Oggetto: File exists error when reading from XCache server
Data: Fri, 2 Oct 2020 12:25:21 +0200
Dear all,

we are using XCache for testing the integration of CINECA HPC with CMS workflows. I'd say that everything looks quite good except for a strange problem appearing rarely enough but quite related to the number of client connected.
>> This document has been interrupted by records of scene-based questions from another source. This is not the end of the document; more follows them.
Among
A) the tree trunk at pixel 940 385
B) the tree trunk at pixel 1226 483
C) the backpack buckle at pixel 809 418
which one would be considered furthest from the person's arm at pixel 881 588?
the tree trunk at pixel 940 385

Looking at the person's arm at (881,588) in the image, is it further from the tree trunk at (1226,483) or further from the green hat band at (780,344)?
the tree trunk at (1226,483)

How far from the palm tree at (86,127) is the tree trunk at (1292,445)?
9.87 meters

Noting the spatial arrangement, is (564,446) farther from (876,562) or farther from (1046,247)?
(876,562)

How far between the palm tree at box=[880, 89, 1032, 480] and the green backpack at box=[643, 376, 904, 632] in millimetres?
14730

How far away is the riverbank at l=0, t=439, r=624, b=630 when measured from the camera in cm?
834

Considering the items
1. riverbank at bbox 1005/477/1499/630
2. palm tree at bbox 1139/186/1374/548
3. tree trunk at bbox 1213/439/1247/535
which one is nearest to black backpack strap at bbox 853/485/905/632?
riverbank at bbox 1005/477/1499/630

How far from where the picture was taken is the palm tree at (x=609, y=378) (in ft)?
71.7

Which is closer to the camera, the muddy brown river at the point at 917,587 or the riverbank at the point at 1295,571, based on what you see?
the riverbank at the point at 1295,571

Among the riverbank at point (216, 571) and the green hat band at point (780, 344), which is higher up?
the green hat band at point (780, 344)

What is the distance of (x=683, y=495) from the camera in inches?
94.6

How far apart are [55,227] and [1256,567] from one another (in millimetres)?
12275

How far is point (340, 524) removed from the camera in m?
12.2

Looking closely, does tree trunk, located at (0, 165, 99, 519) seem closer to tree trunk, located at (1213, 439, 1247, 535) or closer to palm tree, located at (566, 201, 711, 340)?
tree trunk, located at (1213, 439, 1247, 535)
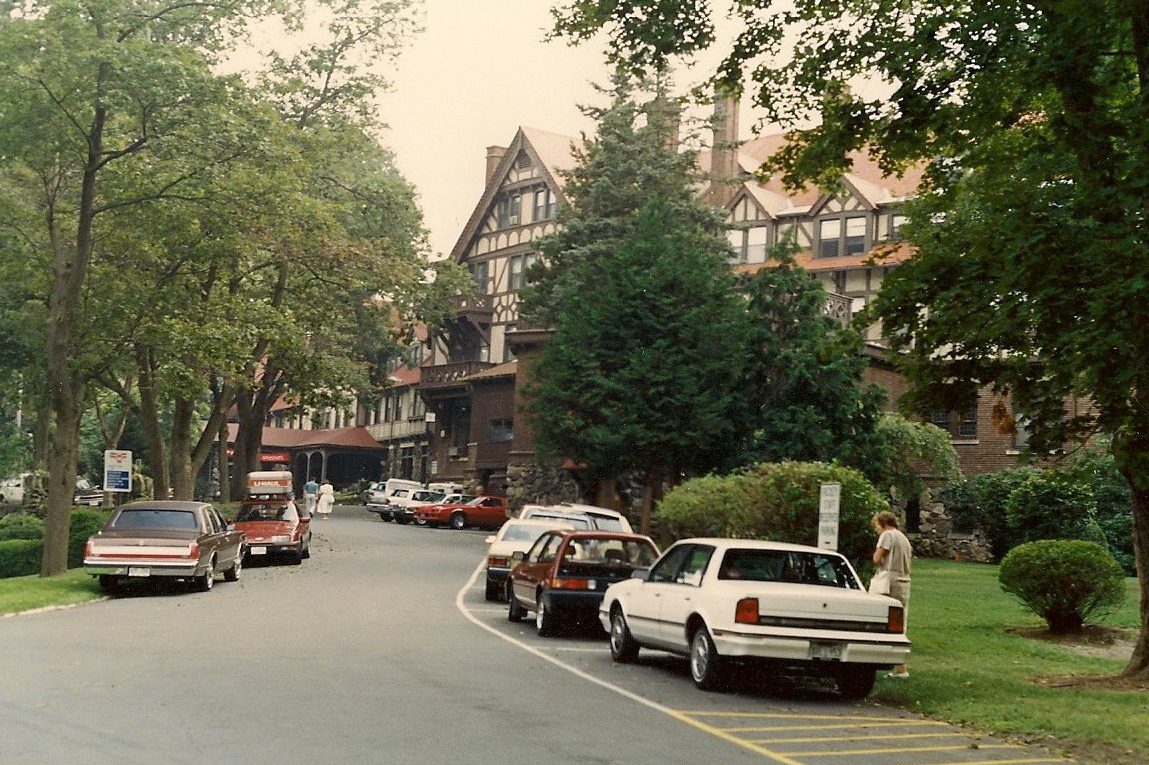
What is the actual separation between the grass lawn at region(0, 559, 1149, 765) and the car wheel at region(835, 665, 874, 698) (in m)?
0.28

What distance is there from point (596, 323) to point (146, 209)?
13.4 metres

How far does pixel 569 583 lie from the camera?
19.5m

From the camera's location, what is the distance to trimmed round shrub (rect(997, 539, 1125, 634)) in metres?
20.3

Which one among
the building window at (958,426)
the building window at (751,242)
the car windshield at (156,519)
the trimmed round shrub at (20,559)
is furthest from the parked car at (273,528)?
the building window at (751,242)

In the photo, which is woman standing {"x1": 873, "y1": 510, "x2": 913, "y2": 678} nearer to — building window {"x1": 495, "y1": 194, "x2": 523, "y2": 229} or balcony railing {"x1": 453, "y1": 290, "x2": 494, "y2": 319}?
balcony railing {"x1": 453, "y1": 290, "x2": 494, "y2": 319}

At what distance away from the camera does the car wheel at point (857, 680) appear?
46.7 ft

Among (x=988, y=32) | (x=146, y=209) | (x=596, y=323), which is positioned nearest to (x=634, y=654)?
(x=988, y=32)

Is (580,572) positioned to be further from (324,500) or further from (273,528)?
(324,500)

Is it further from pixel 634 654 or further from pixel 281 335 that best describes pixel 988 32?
pixel 281 335

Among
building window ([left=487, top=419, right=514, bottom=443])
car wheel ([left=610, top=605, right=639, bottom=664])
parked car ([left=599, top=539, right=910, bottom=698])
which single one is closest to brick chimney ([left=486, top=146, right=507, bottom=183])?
building window ([left=487, top=419, right=514, bottom=443])

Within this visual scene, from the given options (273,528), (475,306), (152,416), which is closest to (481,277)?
(475,306)

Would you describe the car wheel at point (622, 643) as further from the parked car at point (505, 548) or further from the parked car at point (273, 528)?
the parked car at point (273, 528)

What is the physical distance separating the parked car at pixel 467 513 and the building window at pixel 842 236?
16816 mm

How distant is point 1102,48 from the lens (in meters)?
13.5
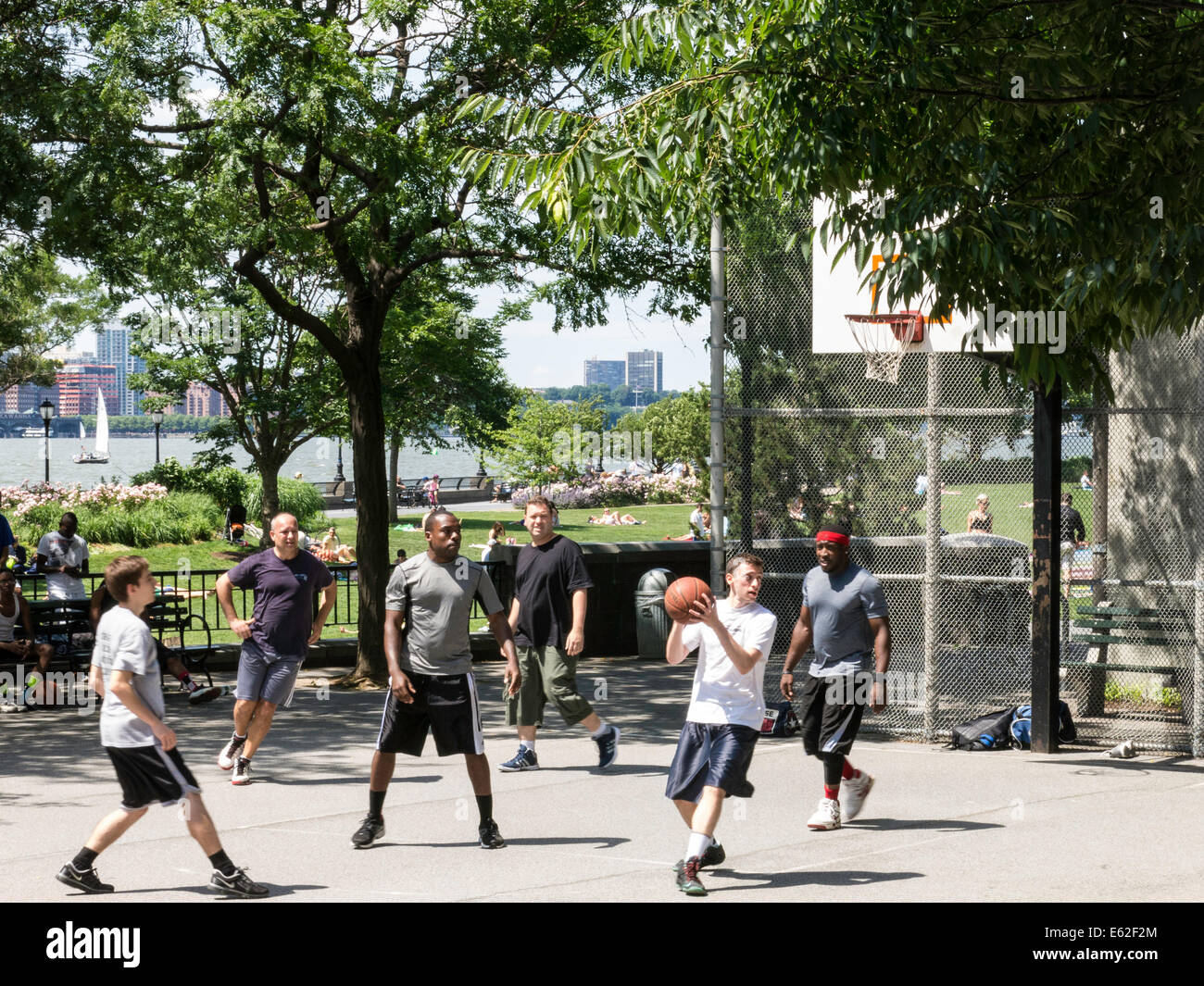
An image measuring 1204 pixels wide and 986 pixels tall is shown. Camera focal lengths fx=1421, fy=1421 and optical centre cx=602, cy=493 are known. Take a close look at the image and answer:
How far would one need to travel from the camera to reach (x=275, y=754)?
10.7 metres

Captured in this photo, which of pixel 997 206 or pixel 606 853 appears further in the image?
pixel 997 206

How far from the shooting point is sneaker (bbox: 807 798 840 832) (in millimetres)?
8141

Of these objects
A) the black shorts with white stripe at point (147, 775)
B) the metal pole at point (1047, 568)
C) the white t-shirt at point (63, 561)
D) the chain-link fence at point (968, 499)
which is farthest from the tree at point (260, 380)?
the black shorts with white stripe at point (147, 775)

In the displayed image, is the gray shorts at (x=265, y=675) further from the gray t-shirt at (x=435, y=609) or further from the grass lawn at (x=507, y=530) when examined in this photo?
the grass lawn at (x=507, y=530)

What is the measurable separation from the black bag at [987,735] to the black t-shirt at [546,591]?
3.32 meters

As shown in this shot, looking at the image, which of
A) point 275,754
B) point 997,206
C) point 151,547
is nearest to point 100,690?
point 275,754

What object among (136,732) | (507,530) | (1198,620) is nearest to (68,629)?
(136,732)

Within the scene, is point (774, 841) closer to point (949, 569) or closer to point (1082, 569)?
point (949, 569)

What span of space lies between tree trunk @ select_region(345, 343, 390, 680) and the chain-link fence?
3707mm

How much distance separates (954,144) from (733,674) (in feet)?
12.4

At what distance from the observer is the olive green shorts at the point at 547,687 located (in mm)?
10000

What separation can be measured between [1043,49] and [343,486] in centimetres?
4455

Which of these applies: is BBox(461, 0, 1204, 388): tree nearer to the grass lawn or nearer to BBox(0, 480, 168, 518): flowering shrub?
the grass lawn

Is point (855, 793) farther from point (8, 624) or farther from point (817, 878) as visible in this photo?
point (8, 624)
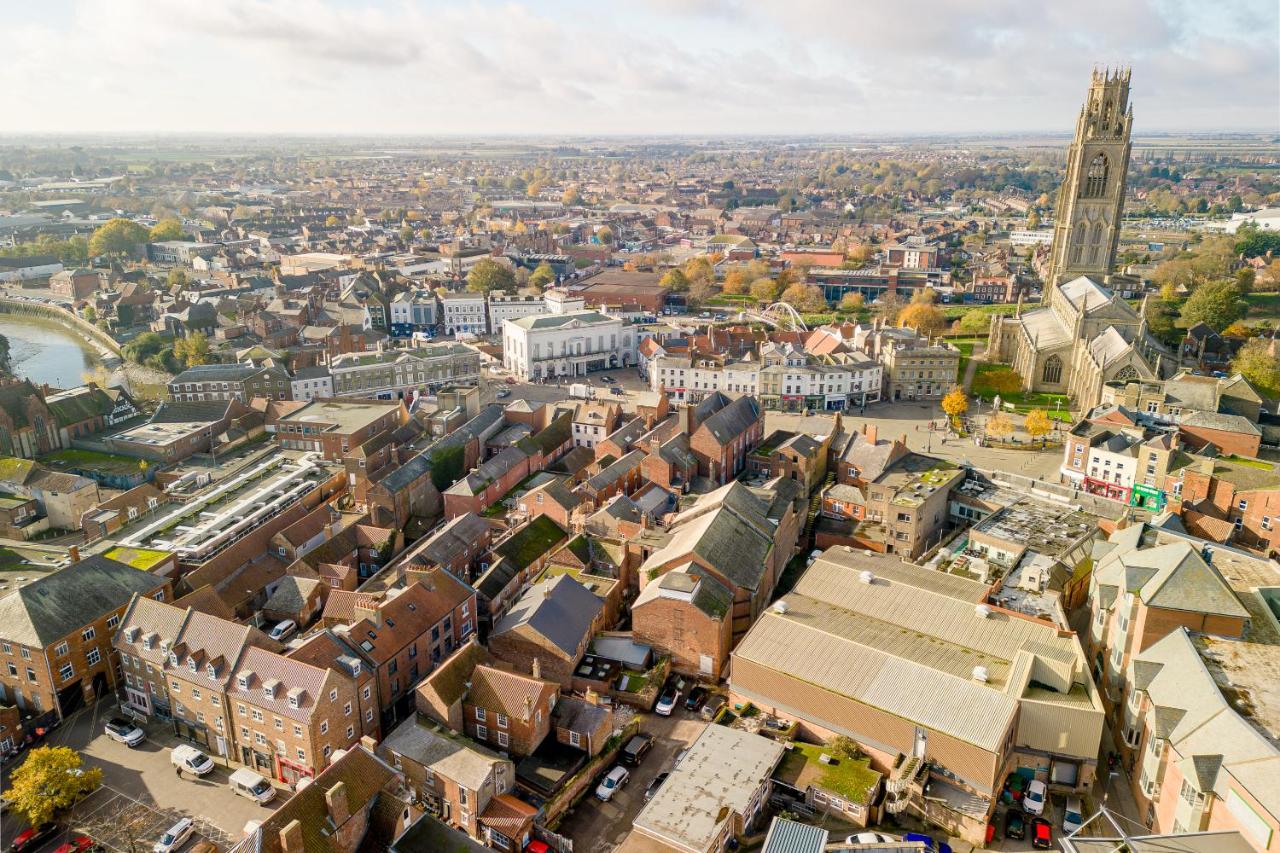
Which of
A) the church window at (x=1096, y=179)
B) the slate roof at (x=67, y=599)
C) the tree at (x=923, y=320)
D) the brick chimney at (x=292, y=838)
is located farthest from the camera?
the tree at (x=923, y=320)

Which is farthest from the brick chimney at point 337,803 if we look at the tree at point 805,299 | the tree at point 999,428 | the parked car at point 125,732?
the tree at point 805,299

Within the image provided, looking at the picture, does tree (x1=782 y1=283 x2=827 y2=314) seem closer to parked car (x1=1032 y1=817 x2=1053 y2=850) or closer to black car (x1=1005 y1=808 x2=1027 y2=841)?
black car (x1=1005 y1=808 x2=1027 y2=841)

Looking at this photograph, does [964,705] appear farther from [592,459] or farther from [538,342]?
[538,342]

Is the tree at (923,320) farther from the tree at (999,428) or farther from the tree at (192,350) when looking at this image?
the tree at (192,350)

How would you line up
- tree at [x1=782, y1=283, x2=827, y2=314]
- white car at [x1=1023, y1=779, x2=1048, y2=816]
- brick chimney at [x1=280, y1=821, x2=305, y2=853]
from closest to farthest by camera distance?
1. brick chimney at [x1=280, y1=821, x2=305, y2=853]
2. white car at [x1=1023, y1=779, x2=1048, y2=816]
3. tree at [x1=782, y1=283, x2=827, y2=314]

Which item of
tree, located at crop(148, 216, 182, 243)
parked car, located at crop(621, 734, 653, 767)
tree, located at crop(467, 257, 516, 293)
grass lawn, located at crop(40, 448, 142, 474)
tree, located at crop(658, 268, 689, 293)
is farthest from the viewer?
tree, located at crop(148, 216, 182, 243)

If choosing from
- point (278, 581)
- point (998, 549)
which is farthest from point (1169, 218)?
point (278, 581)

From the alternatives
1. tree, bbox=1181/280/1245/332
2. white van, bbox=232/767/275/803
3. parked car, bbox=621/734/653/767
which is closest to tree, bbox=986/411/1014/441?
tree, bbox=1181/280/1245/332
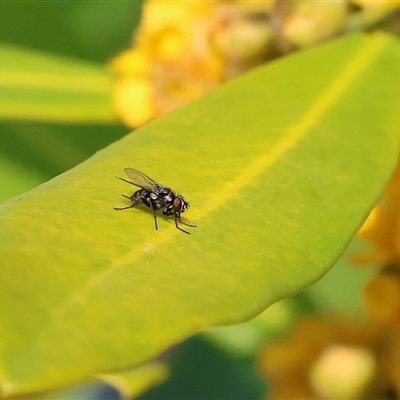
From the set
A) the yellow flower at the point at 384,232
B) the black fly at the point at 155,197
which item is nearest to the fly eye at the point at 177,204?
the black fly at the point at 155,197

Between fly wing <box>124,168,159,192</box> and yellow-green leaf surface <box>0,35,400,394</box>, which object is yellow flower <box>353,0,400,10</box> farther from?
fly wing <box>124,168,159,192</box>

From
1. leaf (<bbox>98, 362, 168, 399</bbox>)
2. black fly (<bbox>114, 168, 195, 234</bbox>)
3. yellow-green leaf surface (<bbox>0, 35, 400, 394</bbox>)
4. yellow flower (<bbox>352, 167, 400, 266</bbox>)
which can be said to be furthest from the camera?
leaf (<bbox>98, 362, 168, 399</bbox>)

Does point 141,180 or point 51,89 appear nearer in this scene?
point 141,180

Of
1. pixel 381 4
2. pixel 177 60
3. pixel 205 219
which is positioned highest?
pixel 177 60

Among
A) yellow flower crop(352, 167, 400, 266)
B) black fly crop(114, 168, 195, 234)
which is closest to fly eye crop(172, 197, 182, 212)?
black fly crop(114, 168, 195, 234)

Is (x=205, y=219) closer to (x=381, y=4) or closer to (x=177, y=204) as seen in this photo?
(x=177, y=204)

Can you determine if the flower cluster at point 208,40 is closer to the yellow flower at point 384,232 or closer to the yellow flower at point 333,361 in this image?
the yellow flower at point 384,232

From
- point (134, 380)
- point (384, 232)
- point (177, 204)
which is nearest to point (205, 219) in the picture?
point (177, 204)
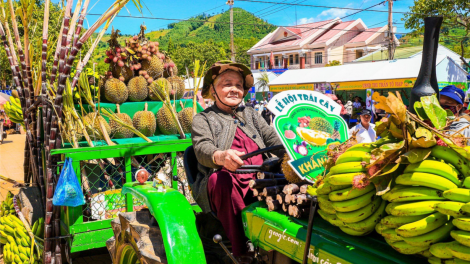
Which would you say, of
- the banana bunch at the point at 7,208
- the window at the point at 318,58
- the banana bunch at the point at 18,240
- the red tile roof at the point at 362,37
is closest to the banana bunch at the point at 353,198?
the banana bunch at the point at 18,240

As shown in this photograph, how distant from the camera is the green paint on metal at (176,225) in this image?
Answer: 2.14 meters

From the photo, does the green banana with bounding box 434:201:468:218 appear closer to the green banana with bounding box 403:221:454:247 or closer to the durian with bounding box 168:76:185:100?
the green banana with bounding box 403:221:454:247

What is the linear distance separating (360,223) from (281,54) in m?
49.2

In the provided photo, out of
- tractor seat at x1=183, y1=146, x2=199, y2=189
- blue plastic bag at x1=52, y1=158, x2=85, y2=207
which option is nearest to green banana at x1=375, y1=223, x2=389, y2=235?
tractor seat at x1=183, y1=146, x2=199, y2=189

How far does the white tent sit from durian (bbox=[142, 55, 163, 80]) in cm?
1071

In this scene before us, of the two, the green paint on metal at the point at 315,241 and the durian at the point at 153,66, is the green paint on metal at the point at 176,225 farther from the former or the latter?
the durian at the point at 153,66

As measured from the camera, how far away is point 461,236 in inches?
43.6

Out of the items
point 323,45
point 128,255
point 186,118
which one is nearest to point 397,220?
point 128,255

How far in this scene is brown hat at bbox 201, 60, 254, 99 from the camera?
2756 mm

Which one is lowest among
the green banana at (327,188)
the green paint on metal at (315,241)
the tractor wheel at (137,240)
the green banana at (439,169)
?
the tractor wheel at (137,240)

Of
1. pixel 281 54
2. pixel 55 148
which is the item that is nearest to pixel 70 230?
pixel 55 148

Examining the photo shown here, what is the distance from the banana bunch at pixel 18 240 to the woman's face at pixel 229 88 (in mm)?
2524

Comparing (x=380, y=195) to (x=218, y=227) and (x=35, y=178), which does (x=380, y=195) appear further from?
(x=35, y=178)

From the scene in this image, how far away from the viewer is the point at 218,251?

What we see is client failing to read a file with error "File exists". After that the same file keep failing for all other requests, so in a certain sense "corrupted".
We see this happening with different status of the file in cache, sometimes it has size==0, sometimes is partially there, so no particular pattern there. A typical error on xcache machine (with a high enough (I hope) debug level for xrd and ofs) is like this one (*).

Some additional details:

- fs where data are stored is on an high performance gpfs (ssd underneath)
- network bandwith is 40Gpbs (used less then 2)
- machine and disk does not look busy at all. The load is less than 1 for a 16 core machine, and the iowait is in practice null
- connected clients are around 500-1000
- the number of open file is stable at  ~"lsof -p 3100 " with limit for xrootd at 65k
- the configuration used is here (**) and the xrootd version is 4.12.3

Did you have any previous experience with anything similar? Could you help us to understand what is happening?

Please let me know if you need any additional information.